Thursday, September 30, 2010

The one ring


My ring.  What can I say? It’s been a process. 

When we got engaged, it was really unofficial, as I told you.  It was over chat , and he asked me what I wanted in an engagement ring…..to end a bit of a spat actually.  Trust me, it totally worked.  The chat turned to a conversation about us getting married which turned to planning.  All of that happened before my ring.  So, I sort of “worked” my way into getting officially proposed to.  Part of the delay was getting the ring.  

Going to a friend seems the way to go if you have a friend that specializes in such things.  So we did.  That began the process.  It took over two months before a ring was on my finger; a ring 1.5 sizes too large with stones and wiggled in their settings.  The ring changed sizes three times and the stones glued in.  I had to give it up twice for the sizing for a week or so each time.  We decided not to have anything more done with the ring until well after the wedding, even though there were things that I wasn’t happy with.  

Well, we’ve been married for seven months now, and I could stand it no longer.  I have once again been without my ring for over two weeks.  It’s been with a local artist, who was looking for accent stones of a more sturdy composition than the original peridot.  Stones were located and in store for me to see as of yesterday.  They’re lovely deep forest green sapphires, precisely 4mm square princess cuts.  I spent an hour with the jeweler yesterday, discussing options for how to proceed.  See, there was more than just a simple swap needed.  The prongs were asymmetric and damaged.  He felt they needed to be rebuilt.  The space where the mount for the diamond was between the side stones was actually too large for the diamond.  He wanted to narrow it.  Also, the diamond was actually crooked instead of square to the rest of the ring.  If he narrowed the gap to make the diamond mount look tailored to the stone, I would never be able to use my wedding band again. We can’t shorten the flat bit that is designed to fit against the stones because it’s engraved on the outside.  So, further discussion ensued about how we could redesign my wedding band, as I never liked the cuts that make it fit against the ring anyhow since they do not allow you to wear the band alone.  It would be nice to be able to leave the diamond at home for certain activities, you know?  

I left the store after an hour of conversation and a price estimate.  I told him to start work on my engagement ring.  I could wear it alone until I decided what to do with my wedding band.  I nearly cried the whole way home.  

Upon recanting the story to my husband, literally still standing in the doorway, he asked why I was going through so much trouble to try to make this ring work when it very obviously wasn’t making me happy.  And it isn’t.  The thought of putting so much more money into something we’d already invested a good chunk into makes my stomach flip flop.  Remember, I’m a tightwad!  

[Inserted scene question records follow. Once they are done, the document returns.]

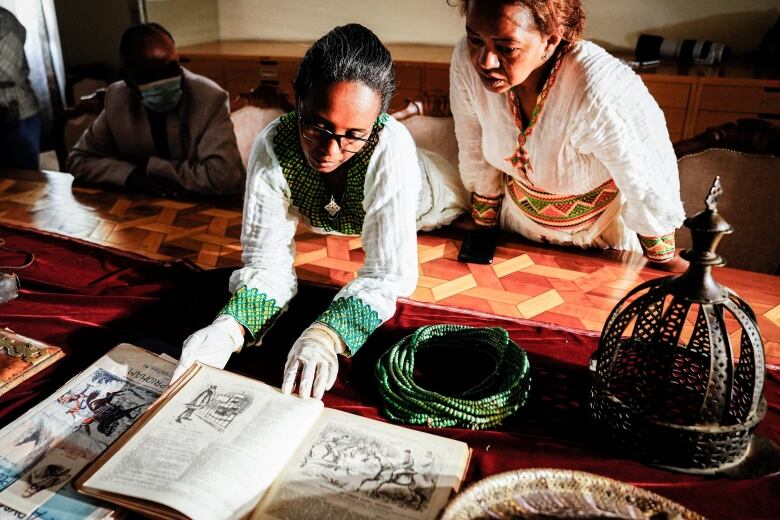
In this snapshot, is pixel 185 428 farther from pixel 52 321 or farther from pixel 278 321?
pixel 52 321

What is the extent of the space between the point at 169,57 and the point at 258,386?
1319 millimetres

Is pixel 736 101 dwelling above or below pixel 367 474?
above

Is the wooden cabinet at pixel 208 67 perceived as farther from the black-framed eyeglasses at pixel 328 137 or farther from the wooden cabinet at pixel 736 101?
the black-framed eyeglasses at pixel 328 137

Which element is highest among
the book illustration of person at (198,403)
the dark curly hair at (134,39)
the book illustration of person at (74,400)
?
the dark curly hair at (134,39)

That’s not the only thing though.  I am experiencing a huge amount of guilt over my ring.  HUGE.  The perfect man is supposed to put a perfect ring on your finger, and you fall perfectly in love with the ring just as you did the man, right?!  And most if not all of this should happen while you’re blissfully unaware.  RIGHT??  Well, I did fall perfectly in love with the perfect man.  And I love my utterly perfect diamond, but there is little else I love about my rings: from the chipped and glued in accent stones to the visible blob of solder to the wedding band that cannot be worn alone.  

And I feel wretched about that, as if I’m just being a nit-picky psycho bride.  I’ve struggled with this guilt for 15 months, and I have just made myself sick over it.  I keep berating myself about how if I had just stayed out of it.  If I’d just told him that I would love whatever he picked out instead of looking at rings and telling him what I did and did not like about them.  If I’d just let him go to ChainStoreUSA and pick out what he wanted to buy instead of putting in my two cents…..would I have loved it then?  Would I at least feel less guilty about not loving it?  Without a doubt…..yes.  

But as the saying goes…..If ifs and buts were candy and nuts……it’s simply no good to dwell on the ifs.  And so, at the prompting and reassurance of my husband, I called the jeweler back and halted the work on the original ring.  I’ll be going in today to look at completely new rings that will accommodate the lovely rectangular radiant diamond as well as those deep green princess cut sapphires.  I’d like the keep the same feel as the last ring, so as to not lose the entire essence of what was given to me with so much love.  

I wish that things had happened differently.  But my husband keep reminding me that we considered ourselves engaged before the rings came along, and we’re married whether we wear them or not.  It’s not the rings that binds us; it’s the love and promises made that day.  How can you argue with that?!